■ Problem to work on
Rename "apartment building" to "residential block" throughout the items below. Reproduce every item with only that substitution applied.

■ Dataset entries
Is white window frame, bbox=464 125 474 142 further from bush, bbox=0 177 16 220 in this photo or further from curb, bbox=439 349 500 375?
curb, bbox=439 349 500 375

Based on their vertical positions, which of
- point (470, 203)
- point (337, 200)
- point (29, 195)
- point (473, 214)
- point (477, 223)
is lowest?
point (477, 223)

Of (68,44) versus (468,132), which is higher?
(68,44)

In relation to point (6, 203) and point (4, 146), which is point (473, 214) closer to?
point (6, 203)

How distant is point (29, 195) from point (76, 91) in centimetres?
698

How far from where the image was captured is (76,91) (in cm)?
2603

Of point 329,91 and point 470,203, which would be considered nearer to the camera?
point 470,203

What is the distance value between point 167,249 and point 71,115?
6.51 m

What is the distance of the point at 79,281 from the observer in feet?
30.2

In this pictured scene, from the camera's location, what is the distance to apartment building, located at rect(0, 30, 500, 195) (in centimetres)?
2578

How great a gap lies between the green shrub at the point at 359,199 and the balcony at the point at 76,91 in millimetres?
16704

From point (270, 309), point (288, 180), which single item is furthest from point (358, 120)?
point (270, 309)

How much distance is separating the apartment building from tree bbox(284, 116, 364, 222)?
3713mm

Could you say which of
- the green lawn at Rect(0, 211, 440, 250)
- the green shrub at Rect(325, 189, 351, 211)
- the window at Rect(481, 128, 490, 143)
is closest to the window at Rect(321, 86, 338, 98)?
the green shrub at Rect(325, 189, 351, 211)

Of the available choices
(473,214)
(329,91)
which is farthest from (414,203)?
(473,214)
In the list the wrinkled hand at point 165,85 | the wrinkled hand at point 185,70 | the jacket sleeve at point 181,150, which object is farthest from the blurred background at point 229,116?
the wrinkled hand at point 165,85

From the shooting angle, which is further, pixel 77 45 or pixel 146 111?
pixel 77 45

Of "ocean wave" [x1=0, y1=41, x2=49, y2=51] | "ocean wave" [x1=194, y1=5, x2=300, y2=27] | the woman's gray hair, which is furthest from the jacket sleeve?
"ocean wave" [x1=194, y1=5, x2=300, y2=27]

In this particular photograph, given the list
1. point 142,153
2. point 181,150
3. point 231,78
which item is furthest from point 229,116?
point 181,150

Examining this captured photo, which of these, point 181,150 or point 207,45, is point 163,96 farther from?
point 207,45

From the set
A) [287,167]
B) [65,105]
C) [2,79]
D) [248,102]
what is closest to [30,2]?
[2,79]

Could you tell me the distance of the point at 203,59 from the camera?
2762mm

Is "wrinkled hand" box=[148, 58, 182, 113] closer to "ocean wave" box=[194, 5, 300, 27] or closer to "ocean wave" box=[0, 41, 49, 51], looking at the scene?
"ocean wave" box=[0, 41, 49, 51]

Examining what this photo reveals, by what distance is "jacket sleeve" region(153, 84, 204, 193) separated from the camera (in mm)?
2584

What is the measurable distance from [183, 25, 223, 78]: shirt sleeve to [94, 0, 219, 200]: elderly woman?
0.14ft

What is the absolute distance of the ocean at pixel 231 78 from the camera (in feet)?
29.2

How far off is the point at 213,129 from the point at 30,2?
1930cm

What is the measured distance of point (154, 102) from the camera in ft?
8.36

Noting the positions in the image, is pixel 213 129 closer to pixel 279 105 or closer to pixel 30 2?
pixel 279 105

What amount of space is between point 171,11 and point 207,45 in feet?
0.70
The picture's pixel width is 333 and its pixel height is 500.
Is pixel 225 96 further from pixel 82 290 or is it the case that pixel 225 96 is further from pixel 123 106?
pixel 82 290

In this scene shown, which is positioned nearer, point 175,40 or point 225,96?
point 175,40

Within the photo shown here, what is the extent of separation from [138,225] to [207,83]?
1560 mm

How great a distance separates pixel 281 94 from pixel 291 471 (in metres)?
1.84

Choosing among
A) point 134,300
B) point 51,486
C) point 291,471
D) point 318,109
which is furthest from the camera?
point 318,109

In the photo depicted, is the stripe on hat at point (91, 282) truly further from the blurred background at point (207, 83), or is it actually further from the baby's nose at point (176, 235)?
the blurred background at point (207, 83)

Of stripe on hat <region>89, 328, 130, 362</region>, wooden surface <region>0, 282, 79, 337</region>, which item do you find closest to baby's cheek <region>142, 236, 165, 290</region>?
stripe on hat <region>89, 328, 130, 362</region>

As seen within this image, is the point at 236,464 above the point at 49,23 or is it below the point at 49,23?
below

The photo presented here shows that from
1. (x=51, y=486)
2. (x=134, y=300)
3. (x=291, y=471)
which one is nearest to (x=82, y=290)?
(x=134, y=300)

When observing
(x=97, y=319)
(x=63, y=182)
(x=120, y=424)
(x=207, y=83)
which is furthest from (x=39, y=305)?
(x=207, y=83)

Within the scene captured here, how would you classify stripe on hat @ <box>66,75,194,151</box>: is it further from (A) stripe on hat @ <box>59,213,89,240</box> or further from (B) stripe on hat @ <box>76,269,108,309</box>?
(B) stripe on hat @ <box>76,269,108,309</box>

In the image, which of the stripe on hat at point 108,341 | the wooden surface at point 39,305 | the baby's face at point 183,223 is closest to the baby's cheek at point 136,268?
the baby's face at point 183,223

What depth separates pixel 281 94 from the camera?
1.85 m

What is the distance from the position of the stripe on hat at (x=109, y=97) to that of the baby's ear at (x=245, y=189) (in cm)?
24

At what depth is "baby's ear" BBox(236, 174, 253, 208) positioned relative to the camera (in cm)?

■ Written answer
Is white window frame, bbox=464 125 474 142 further from bush, bbox=0 177 16 220 in this photo or further from curb, bbox=439 349 500 375?
curb, bbox=439 349 500 375

Based on their vertical positions, which of
- point (470, 203)
- point (337, 200)
- point (29, 195)
- point (473, 214)
- point (477, 223)
is lowest?
point (477, 223)

Of (68,44) versus (468,132), which is higher?
(68,44)

In relation to point (6, 203) and point (4, 146), which is point (473, 214) closer to?
point (6, 203)

How distant is point (29, 195) from point (76, 91) in centimetres?
698

How far from where the image was captured is (76,91) (in cm)?
2603

Of point 329,91 and point 470,203, which would be considered nearer to the camera?
point 470,203

What is the distance value between point 167,249 and point 71,115?
6.51 m

What is the distance of the point at 79,281 from the observer in feet?
30.2

In this pictured scene, from the camera's location, what is the distance to residential block, located at rect(0, 30, 500, 195) (in centimetres)?
2578

How great a gap lies between the green shrub at the point at 359,199 and the balcony at the point at 76,91 in millimetres?
16704

From point (270, 309), point (288, 180), which single item is furthest from point (358, 120)?
point (270, 309)

How much distance is separating the residential block from tree bbox(284, 116, 364, 222)?
3713mm

Could you say which of
- the green lawn at Rect(0, 211, 440, 250)
- the green shrub at Rect(325, 189, 351, 211)
- the window at Rect(481, 128, 490, 143)
is closest to the window at Rect(321, 86, 338, 98)?
the green shrub at Rect(325, 189, 351, 211)

Of the available choices
(473,214)
(329,91)
which is farthest from (414,203)?
(473,214)
In the list the wrinkled hand at point 165,85 | the wrinkled hand at point 185,70 | the jacket sleeve at point 181,150, which object is farthest from the blurred background at point 229,116?
the wrinkled hand at point 165,85

From the shooting angle, which is further, pixel 77 45 or pixel 146 111?
pixel 77 45

Of "ocean wave" [x1=0, y1=41, x2=49, y2=51] | "ocean wave" [x1=194, y1=5, x2=300, y2=27] | the woman's gray hair, which is furthest from the jacket sleeve?
"ocean wave" [x1=194, y1=5, x2=300, y2=27]

In this particular photograph, given the list
1. point 142,153
2. point 181,150
3. point 231,78
which item is furthest from point 229,116?
point 181,150

Examining this captured photo, which of these, point 181,150 or point 207,45, is point 163,96 farther from?
point 207,45

From the set
A) [287,167]
B) [65,105]
C) [2,79]
D) [248,102]
what is closest to [30,2]?
[2,79]

Could you tell me the distance of the point at 203,59 from the camera?
2762mm

Is "wrinkled hand" box=[148, 58, 182, 113] closer to "ocean wave" box=[194, 5, 300, 27] or closer to "ocean wave" box=[0, 41, 49, 51], looking at the scene?
"ocean wave" box=[0, 41, 49, 51]

Examining what this photo reveals, by what distance is "jacket sleeve" region(153, 84, 204, 193) separated from the camera (in mm)?
2584

What is the measurable distance from [183, 25, 223, 78]: shirt sleeve to [94, 0, 219, 200]: elderly woman?
0.14ft

What is the absolute distance of the ocean at pixel 231 78 from the camera (in feet)?
29.2

How far off is the point at 213,129 from the point at 30,2?
1930cm

What is the measured distance of point (154, 102) from the camera in ft?
8.36

Noting the positions in the image, is pixel 213 129 closer to pixel 279 105 or closer to pixel 30 2?
pixel 279 105

What amount of space is between point 171,11 and point 207,45 in feet?
0.70
The picture's pixel width is 333 and its pixel height is 500.
Is pixel 225 96 further from pixel 82 290 or is it the case that pixel 225 96 is further from pixel 123 106?
pixel 82 290

In this scene shown, which is positioned nearer, point 175,40 or point 225,96?
point 175,40

Within the photo shown here, what is the extent of separation from [138,225] to [207,83]?
1560 mm

How great a distance separates pixel 281 94 from pixel 291 471 (in metres)?
1.84

Choosing among
A) point 134,300
B) point 51,486
C) point 291,471
D) point 318,109
which is furthest from the camera?
point 318,109

In the photo depicted, is the stripe on hat at point (91, 282) truly further from the blurred background at point (207, 83), or is it actually further from the baby's nose at point (176, 235)?
the blurred background at point (207, 83)

Of stripe on hat <region>89, 328, 130, 362</region>, wooden surface <region>0, 282, 79, 337</region>, which item do you find closest to baby's cheek <region>142, 236, 165, 290</region>?
stripe on hat <region>89, 328, 130, 362</region>

As seen within this image, is the point at 236,464 above the point at 49,23 or is it below the point at 49,23?
below

The photo presented here shows that from
1. (x=51, y=486)
2. (x=134, y=300)
3. (x=291, y=471)
which one is nearest to (x=82, y=290)?
(x=134, y=300)

When observing
(x=97, y=319)
(x=63, y=182)
(x=120, y=424)
(x=207, y=83)
which is furthest from (x=39, y=305)?
(x=207, y=83)

Within the scene captured here, how would you classify stripe on hat @ <box>66,75,194,151</box>: is it further from (A) stripe on hat @ <box>59,213,89,240</box> or further from (B) stripe on hat @ <box>76,269,108,309</box>?
(B) stripe on hat @ <box>76,269,108,309</box>

In the image, which of the stripe on hat at point 108,341 | the wooden surface at point 39,305 | the baby's face at point 183,223 is closest to the baby's cheek at point 136,268?
the baby's face at point 183,223

What depth separates pixel 281 94 from the camera?
1.85 m

What is the distance from the position of the stripe on hat at (x=109, y=97) to that of the baby's ear at (x=245, y=189) (in cm)?
24

At what depth is "baby's ear" BBox(236, 174, 253, 208) positioned relative to the camera (in cm)?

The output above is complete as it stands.